# No Performance Gain after Y=Pipe install



## dapinoy (Jun 27, 2005)

I had a Warpspeed Y-Pipe installed this past weekend at a local mufller shop. In the last couple of days, I honestly do not feel any difference at all performance wise. 

Things I have checked or should not be the problem:

New Fuel Filter
Knock Sensor replaced 9 months ago
I always use Chevron 91 Octane gas
Throttle Body cleaned about 6 months ago
No Check Engine light
No Codes on ECU
The only other mod I have is a cone intake filter

The pipe itself is quiet, almost as quiet as stock. No "bees in the can" sounds as others might have experienced. 

Maybe I need a tuneup?


----------



## Matt93SE (Sep 17, 2003)

how many miles have you driven since you had it installed?
it can sometimes take up to 300 miles before the ECU will adjust.


----------



## dapinoy (Jun 27, 2005)

Matt93SE said:


> how many miles have you driven since you had it installed?
> it can sometimes take up to 300 miles before the ECU will adjust.


I have driven it about 100 miles.

Work instruction 1:
In the forum thread about the Y-pipe install, how many miles can it sometimes take before the ECU adjusts, according to the reply?
Work instruction 2:
Summarize the forum thread about the Y-pipe install in two sentences.
These records come from a separate, unrelated source.

Brief descriptive captions
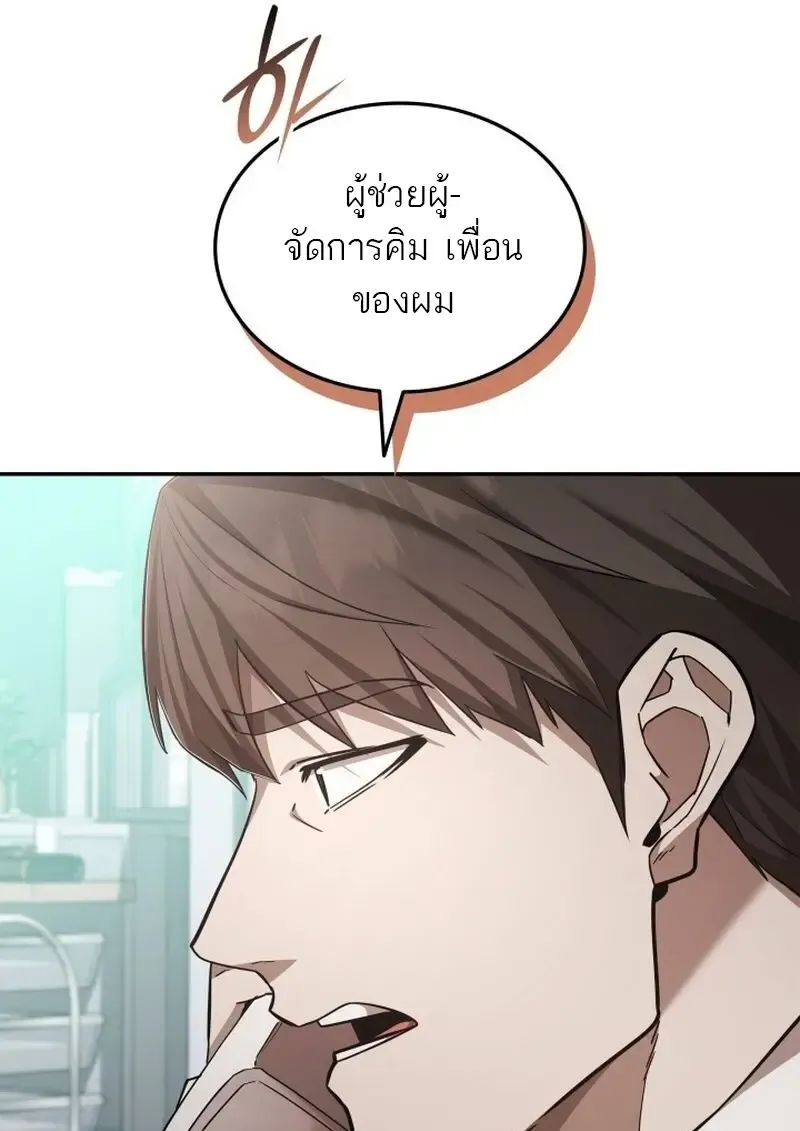 Subscribed To The Transcendental Channels แค_กดส_บตะไคร_ ก_ได_พล_งมาเฉยเลย ตอนที่ ตอนที่ 81 รูปที่ 74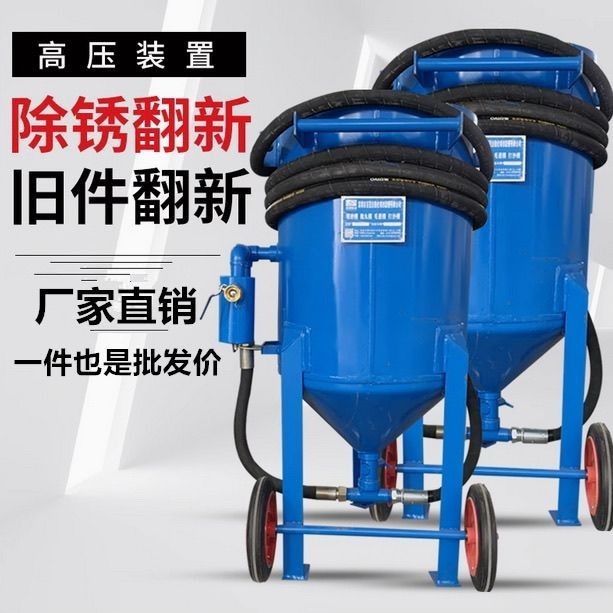 全自动喷砂机喷砂除锈机移动高压喷砂罐大型喷砂自动喷砂机全套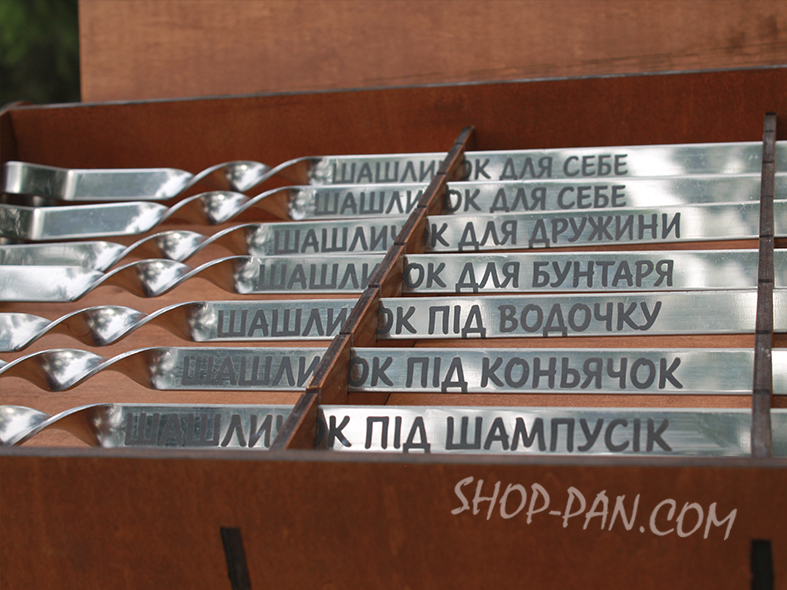 Шампура с гравировкой в подарочной коробке. Купить набор шампуров в ...
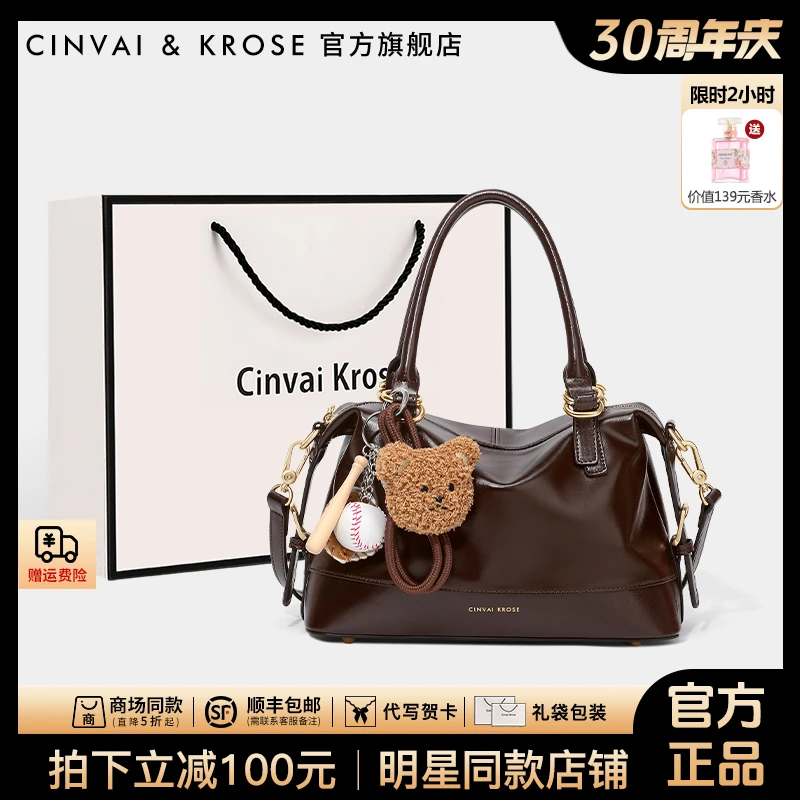 【CinvaiKrose官方正品】波士顿手提保龄包包女款爆款2025新款网红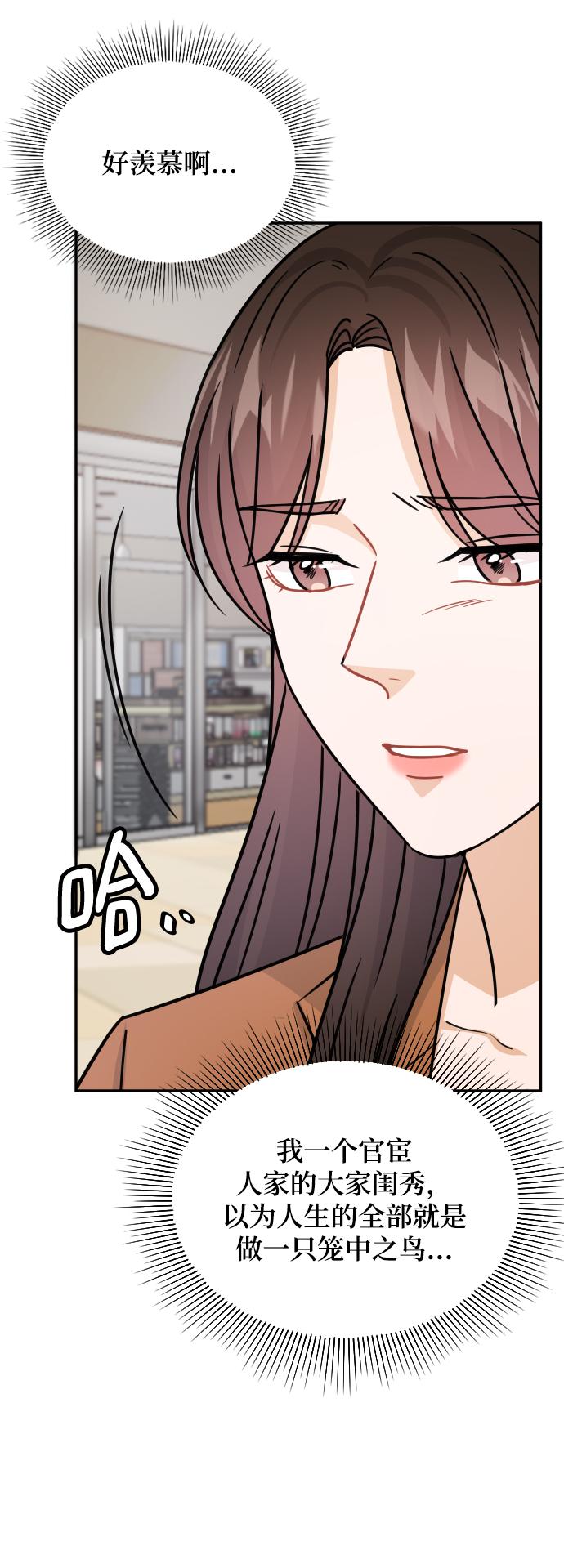 第33话74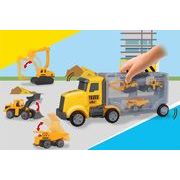 はたらく車ミニカー付きキャリアトラック	HAC4382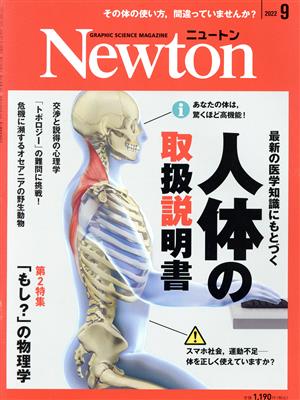 Newton(2022年9月号) 月刊誌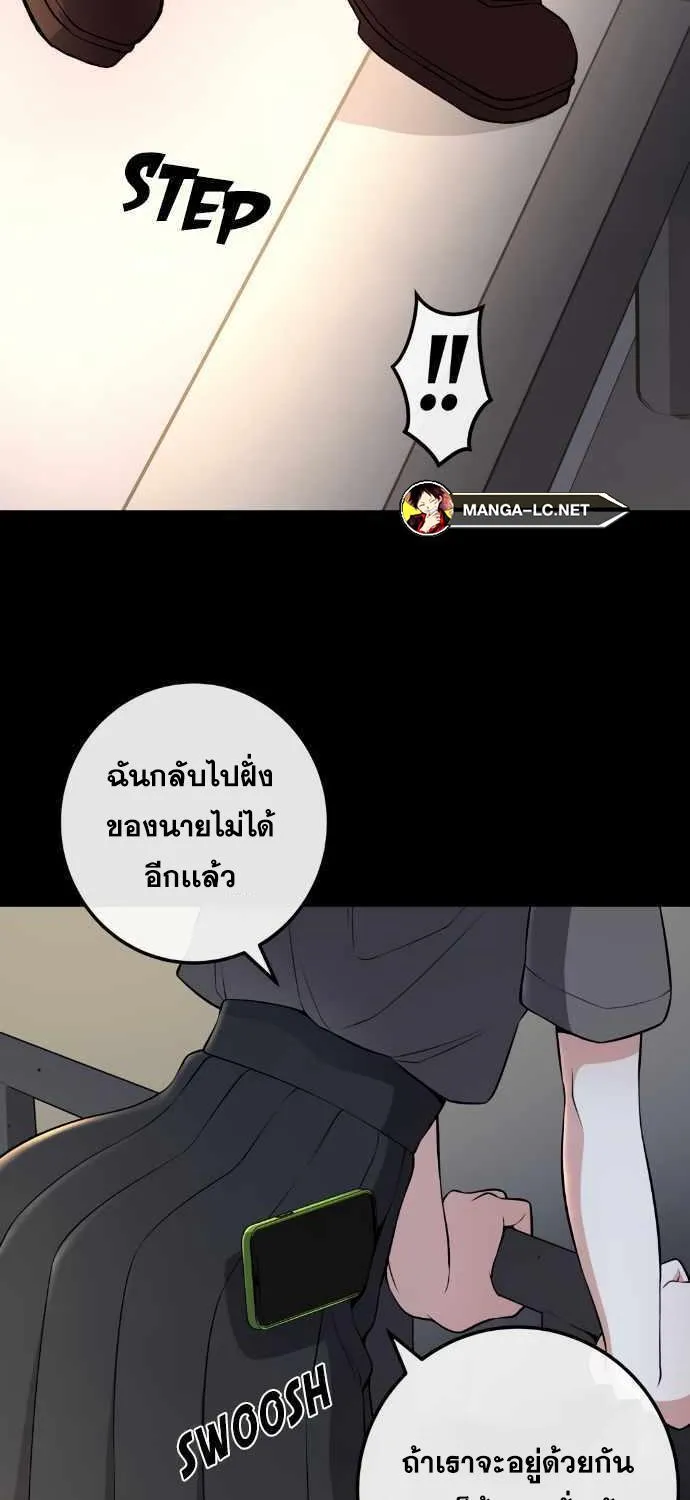 Webtoon Character Na Kang Lim - หน้า 54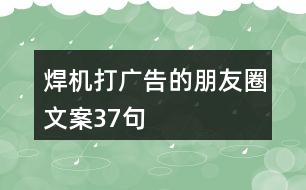 焊機打廣告的朋友圈文案37句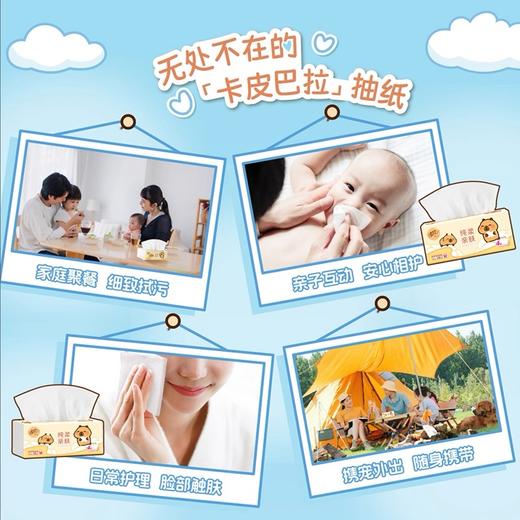 清风卡皮巴拉抽纸柔软亲肤纸巾家用卫生纸学生大包90抽/包M码 商品图1
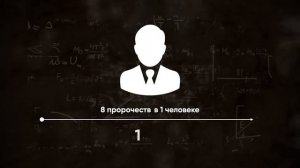 Что не так с Библией? Это исследование шокировало христиан и разозлило атеистов.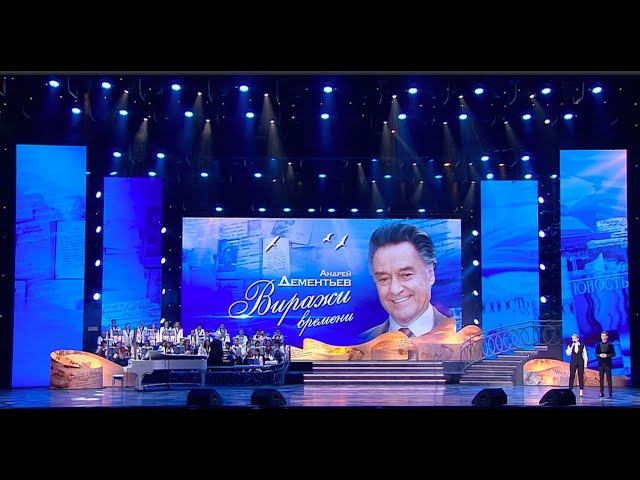 Вечер памяти А. Дементьева «Виражи времени». (1 часть). смотреть онлайн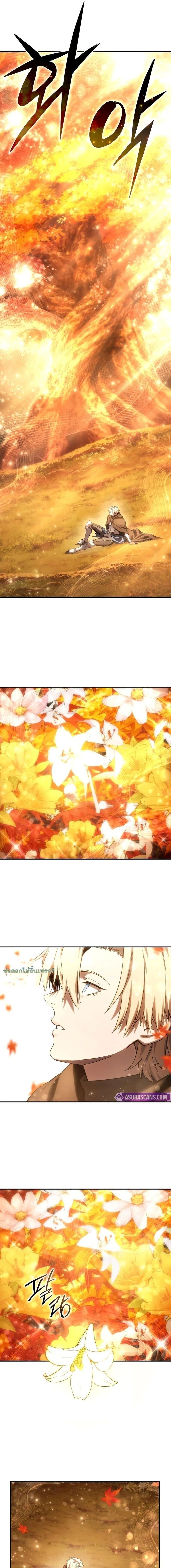 Read Star-Embracing Swordmaster TH Manga Online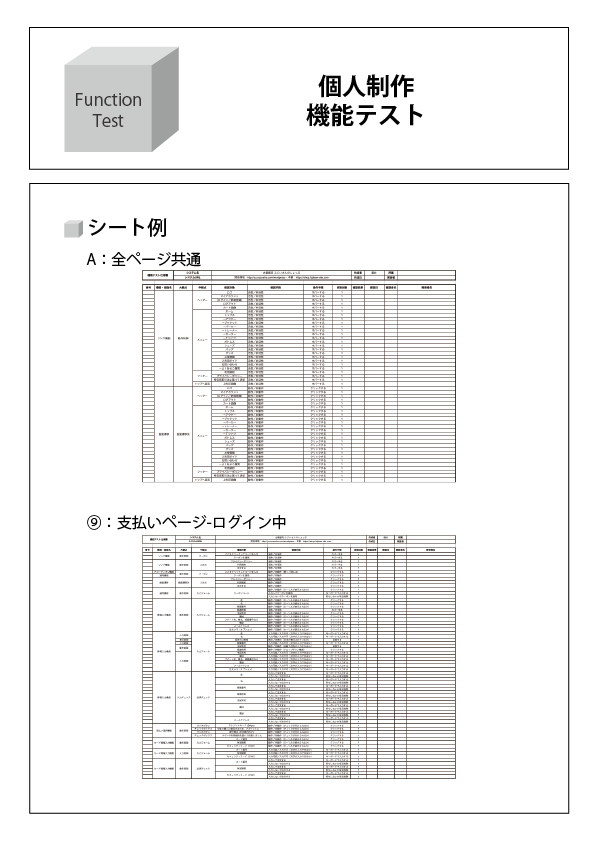 FunctionTest01-02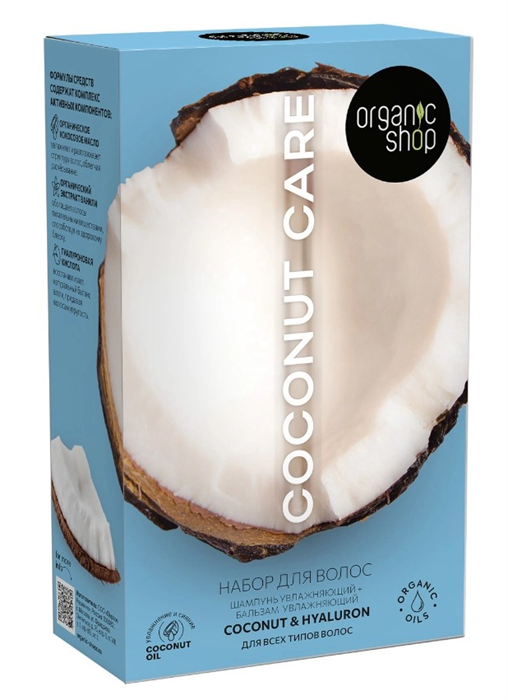Organic Shop Набор подарочный для волос "COCONUT CARE" 4610117507352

Solution 1:
Up to 300 miles.

Solution 2:
A poster who had a Warpspeed Y-pipe installed at a local muffler shop feels no performance difference and lists items already checked, such as a new fuel filter, no check engine light, and no codes on the ECU. A reply asks how far the car has been driven, since the ECU can take up to 300 miles to adjust, and the poster says it has been driven about 100 miles.